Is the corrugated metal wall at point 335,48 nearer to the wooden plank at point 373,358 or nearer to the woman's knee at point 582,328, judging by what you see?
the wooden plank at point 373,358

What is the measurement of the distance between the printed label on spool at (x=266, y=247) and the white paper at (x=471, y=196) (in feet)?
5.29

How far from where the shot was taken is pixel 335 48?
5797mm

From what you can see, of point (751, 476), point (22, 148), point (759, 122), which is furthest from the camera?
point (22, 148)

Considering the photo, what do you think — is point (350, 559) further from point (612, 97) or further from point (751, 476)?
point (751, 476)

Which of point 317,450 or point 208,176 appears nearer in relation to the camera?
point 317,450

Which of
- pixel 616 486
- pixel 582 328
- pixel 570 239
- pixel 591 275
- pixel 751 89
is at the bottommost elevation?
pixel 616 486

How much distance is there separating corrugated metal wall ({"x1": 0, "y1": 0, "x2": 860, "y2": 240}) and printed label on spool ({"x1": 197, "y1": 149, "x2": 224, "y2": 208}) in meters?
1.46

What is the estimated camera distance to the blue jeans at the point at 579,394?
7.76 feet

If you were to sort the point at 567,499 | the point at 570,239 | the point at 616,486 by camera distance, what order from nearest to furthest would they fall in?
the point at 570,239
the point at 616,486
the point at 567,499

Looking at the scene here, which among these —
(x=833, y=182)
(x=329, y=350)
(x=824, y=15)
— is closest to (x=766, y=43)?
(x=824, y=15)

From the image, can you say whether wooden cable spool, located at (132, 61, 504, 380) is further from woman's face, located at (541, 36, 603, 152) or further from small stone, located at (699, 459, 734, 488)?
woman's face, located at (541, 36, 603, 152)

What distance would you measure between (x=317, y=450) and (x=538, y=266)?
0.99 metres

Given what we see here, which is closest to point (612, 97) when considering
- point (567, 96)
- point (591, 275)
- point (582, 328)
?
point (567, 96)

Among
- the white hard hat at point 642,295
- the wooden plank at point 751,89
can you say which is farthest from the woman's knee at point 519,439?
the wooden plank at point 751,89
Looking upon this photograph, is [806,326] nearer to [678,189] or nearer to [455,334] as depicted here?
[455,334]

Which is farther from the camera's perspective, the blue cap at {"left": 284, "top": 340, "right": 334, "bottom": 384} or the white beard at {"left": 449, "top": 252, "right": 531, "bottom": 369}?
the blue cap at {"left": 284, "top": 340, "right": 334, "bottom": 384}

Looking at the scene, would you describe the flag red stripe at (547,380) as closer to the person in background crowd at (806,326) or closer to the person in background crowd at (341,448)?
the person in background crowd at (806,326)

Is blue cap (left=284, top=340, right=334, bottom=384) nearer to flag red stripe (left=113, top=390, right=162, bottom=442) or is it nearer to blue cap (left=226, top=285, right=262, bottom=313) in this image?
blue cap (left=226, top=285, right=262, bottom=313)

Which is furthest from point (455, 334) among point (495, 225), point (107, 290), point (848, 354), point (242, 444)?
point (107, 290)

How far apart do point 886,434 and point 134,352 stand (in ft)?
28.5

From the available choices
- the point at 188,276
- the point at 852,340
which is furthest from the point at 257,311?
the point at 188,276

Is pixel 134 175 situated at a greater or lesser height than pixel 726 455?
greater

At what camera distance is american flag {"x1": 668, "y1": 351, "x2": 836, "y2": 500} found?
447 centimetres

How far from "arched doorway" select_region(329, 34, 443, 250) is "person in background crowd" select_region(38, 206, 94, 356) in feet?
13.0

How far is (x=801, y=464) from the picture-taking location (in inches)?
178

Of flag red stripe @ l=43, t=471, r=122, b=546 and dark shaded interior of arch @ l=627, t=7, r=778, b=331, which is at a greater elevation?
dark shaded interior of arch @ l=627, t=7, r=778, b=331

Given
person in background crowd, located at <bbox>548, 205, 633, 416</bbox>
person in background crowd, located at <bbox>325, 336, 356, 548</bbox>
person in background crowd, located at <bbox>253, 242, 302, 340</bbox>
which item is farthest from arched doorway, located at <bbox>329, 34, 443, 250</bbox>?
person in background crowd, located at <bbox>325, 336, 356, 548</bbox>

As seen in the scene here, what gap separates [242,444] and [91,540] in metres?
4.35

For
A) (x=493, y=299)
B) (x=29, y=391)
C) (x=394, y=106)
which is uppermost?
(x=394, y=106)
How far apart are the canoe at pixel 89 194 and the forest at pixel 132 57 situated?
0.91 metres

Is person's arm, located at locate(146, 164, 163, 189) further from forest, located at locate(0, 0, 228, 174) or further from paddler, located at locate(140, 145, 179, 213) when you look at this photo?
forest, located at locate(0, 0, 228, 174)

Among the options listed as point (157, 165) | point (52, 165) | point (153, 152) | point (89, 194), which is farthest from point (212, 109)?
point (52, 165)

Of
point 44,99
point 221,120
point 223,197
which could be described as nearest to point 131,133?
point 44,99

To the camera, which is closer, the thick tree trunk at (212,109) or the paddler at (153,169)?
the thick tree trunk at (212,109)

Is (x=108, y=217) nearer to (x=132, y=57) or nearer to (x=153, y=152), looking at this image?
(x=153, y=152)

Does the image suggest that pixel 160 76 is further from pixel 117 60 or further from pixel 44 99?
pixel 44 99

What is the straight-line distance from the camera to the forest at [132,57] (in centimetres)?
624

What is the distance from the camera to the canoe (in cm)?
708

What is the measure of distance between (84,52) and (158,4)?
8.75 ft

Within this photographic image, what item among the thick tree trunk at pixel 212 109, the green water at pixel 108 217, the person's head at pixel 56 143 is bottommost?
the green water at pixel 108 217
——————
#### THE EXERCISE
Reproduce precisely the span of lines that begins at the line containing "As seen in the" and ends with the last line of the listing.

#### ANSWER TO THIS EXERCISE
As seen in the scene here, what gap separates [242,444] and [91,540] in metres?
4.35

For
A) (x=493, y=299)
B) (x=29, y=391)
C) (x=394, y=106)
which is uppermost?
(x=394, y=106)
How far apart are the canoe at pixel 89 194 and the forest at pixel 132 57 situated?
0.91 metres

Is person's arm, located at locate(146, 164, 163, 189) further from forest, located at locate(0, 0, 228, 174) or further from paddler, located at locate(140, 145, 179, 213) when you look at this photo?
forest, located at locate(0, 0, 228, 174)

Among the options listed as point (157, 165) | point (52, 165) | point (153, 152) | point (89, 194), which is farthest from point (212, 109)?
point (52, 165)

Of
point 44,99
point 221,120
point 223,197
which could be described as nearest to point 131,133?
point 44,99

To the camera, which is closer, the thick tree trunk at (212,109) or the paddler at (153,169)?
the thick tree trunk at (212,109)

Is (x=108, y=217) nearer to (x=132, y=57) or nearer to (x=153, y=152), looking at this image?
(x=153, y=152)

Does the image suggest that pixel 160 76 is further from pixel 117 60 or further from pixel 44 99?
pixel 44 99

What is the straight-line distance from the camera to the forest at [132,57] (in centimetres)?
624

What is the distance from the camera to the canoe (in cm)?
708

What is the measure of distance between (84,52) and (158,4)?
8.75 ft

Within this photographic image, what item among the thick tree trunk at pixel 212 109, the green water at pixel 108 217, the person's head at pixel 56 143 is bottommost?
the green water at pixel 108 217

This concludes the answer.